Text excerpt
NEW YORK (Reuters) – Wall Street gained on Friday with market-leading growth stocks helping the indexes resume their climb as investors shrugged off disappointing economic data.
While the three major U.S. stock indexes were solidly higher, they remained on course to close below last Friday’s close, which would end a streak of five consecutive weekly advances.
Chips were outperforming the broader market, and investors were favoring growth over value, with megacap tech stocks, led by Microsoft Corp and Apple Inc doing the heavy lifting.
“The equity market continues to forge higher on the heels of better-than-expected earnings, and that provides a basis for a risk-on bias,” said Terry Sandven, chief equity strategist at U.S. Bank Wealth Management in Minneapolis, Minnesota.
“The market might be a little extended and it might be due for a pause, but that’s part of the ebb and flow of an upwardly trending market,” Sandven added.
“The next catalyst will be holiday spending and we’ll get a better read on that as we approach the Thanksgiving holiday and the remainder of the year.”

Dataset records
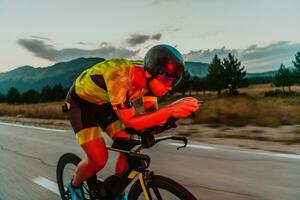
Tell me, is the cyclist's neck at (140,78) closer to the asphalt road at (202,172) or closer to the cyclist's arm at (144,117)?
the cyclist's arm at (144,117)

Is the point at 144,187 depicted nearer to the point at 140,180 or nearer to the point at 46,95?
the point at 140,180

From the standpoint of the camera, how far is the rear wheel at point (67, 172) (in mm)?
3833

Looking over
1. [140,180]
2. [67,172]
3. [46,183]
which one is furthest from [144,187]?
[46,183]

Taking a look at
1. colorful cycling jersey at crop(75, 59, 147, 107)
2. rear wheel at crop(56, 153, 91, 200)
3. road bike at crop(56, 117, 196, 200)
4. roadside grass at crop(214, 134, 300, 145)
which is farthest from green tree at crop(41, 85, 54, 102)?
road bike at crop(56, 117, 196, 200)

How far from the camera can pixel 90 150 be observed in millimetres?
3434

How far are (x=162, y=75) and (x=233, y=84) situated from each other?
4087 inches

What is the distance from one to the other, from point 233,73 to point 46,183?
337ft

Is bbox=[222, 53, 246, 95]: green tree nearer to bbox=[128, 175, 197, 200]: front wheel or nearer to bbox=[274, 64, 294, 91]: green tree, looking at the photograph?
bbox=[274, 64, 294, 91]: green tree

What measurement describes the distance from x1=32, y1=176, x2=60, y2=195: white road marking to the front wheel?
2.58 metres

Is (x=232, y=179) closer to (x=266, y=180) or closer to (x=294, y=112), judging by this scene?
(x=266, y=180)

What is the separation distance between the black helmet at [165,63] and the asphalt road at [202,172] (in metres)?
2.25

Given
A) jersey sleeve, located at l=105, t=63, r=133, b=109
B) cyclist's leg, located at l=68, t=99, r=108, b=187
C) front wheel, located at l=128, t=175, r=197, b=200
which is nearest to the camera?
front wheel, located at l=128, t=175, r=197, b=200

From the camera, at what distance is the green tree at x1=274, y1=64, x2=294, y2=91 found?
110 metres

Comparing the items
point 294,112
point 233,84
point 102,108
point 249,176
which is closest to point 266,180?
point 249,176
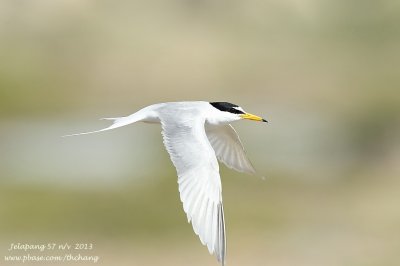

Problem set
(a) In the Wall Street market report, which two megacap tech stocks led the gains?
(b) Pick up the Wall Street market report after its final sentence and carry it forward for a few more paragraphs.

Answers in order
(a) Microsoft Corp and Apple Inc.

(b)
The University of Michigan’s preliminary consumer sentiment data for November surprised consensus by dropping to a 10-year low, and a Labor Department report showed job openings barely budged from record highs even as workers are quitting in record numbers.
The souring mood of the consumer could be worrisome to retailers as the important holiday shopping season draws near, and is likely to draw intensified scrutiny to upcoming retail earnings reports.
Walmart Inc, Target Corp, Home Depot Inc, and Macy’s Inc are among high profile retailers expected to report next week.
Retail results will herald the last days of what was a largely upbeat third-quarter earnings season. As of Friday, 459 of the companies in the S&P 500 have reported. Of those, 80% delivered consensus-beating earnings, according to Refinitiv.
The Dow Jones Industrial Average rose 160.78 points, or 0.45%, to 36,082.01; the S&P 500 gained 30.62 points, or 0.66%, at 4,679.89; and the Nasdaq Composite added 140.70 points, or 0.9%, at 15,844.98.
Among the 11 major sectors of the S&P 500, communications services led the gainers, while energy suffered the largest percentage loss.
Shares of Johnson & Johnson gained 1.3% on news that the healthcare giant will split into two companies, dividing its consumer health care segments from its pharmaceuticals/medical devices business.
Tesla Inc dropped 3.6% on news that Chief Executive Elon Musk has sold an additional $700 million in stock in the next chapter of a saga that began with Musk’s infamous Twitter poll on whether he should offload shares in the company he founded.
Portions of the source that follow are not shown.